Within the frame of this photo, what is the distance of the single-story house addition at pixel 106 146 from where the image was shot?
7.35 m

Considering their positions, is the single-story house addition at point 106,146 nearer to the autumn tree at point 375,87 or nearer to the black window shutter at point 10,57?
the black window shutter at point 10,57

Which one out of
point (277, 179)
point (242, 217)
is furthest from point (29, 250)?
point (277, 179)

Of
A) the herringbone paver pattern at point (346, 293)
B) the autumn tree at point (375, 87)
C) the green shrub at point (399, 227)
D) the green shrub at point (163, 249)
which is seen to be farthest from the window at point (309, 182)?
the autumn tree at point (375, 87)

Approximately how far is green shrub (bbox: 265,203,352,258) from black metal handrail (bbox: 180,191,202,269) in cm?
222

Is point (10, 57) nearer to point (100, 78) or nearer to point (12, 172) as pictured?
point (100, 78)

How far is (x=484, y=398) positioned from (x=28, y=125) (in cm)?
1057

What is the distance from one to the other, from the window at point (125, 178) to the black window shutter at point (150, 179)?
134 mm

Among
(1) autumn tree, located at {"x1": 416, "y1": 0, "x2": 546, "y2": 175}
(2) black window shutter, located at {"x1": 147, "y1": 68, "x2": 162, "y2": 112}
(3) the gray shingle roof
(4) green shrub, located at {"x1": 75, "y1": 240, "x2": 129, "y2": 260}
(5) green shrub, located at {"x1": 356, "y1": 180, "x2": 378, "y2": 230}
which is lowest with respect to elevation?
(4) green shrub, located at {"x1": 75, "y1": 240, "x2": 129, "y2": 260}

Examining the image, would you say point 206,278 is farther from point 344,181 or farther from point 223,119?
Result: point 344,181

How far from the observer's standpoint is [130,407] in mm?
+++
Request:
Please rename "black window shutter" to "dark window shutter" and write out the lines from the one containing "What is the distance from" through the last line, with nothing else changed.

Answer:
What is the distance from one to the other, from the window at point (125, 178) to the dark window shutter at point (150, 179)?
134 mm

Among
(1) autumn tree, located at {"x1": 416, "y1": 0, "x2": 546, "y2": 175}
(2) dark window shutter, located at {"x1": 147, "y1": 68, "x2": 162, "y2": 112}
(3) the gray shingle roof
(4) green shrub, located at {"x1": 75, "y1": 240, "x2": 129, "y2": 260}
(5) green shrub, located at {"x1": 356, "y1": 180, "x2": 378, "y2": 230}
which is lowest with respect to elevation?
(4) green shrub, located at {"x1": 75, "y1": 240, "x2": 129, "y2": 260}

Examining the image, would you say point 206,278 is farther from point 344,181 or farther from point 223,119?
Result: point 344,181

How far from the observer's standpoint is [130,407] in mm?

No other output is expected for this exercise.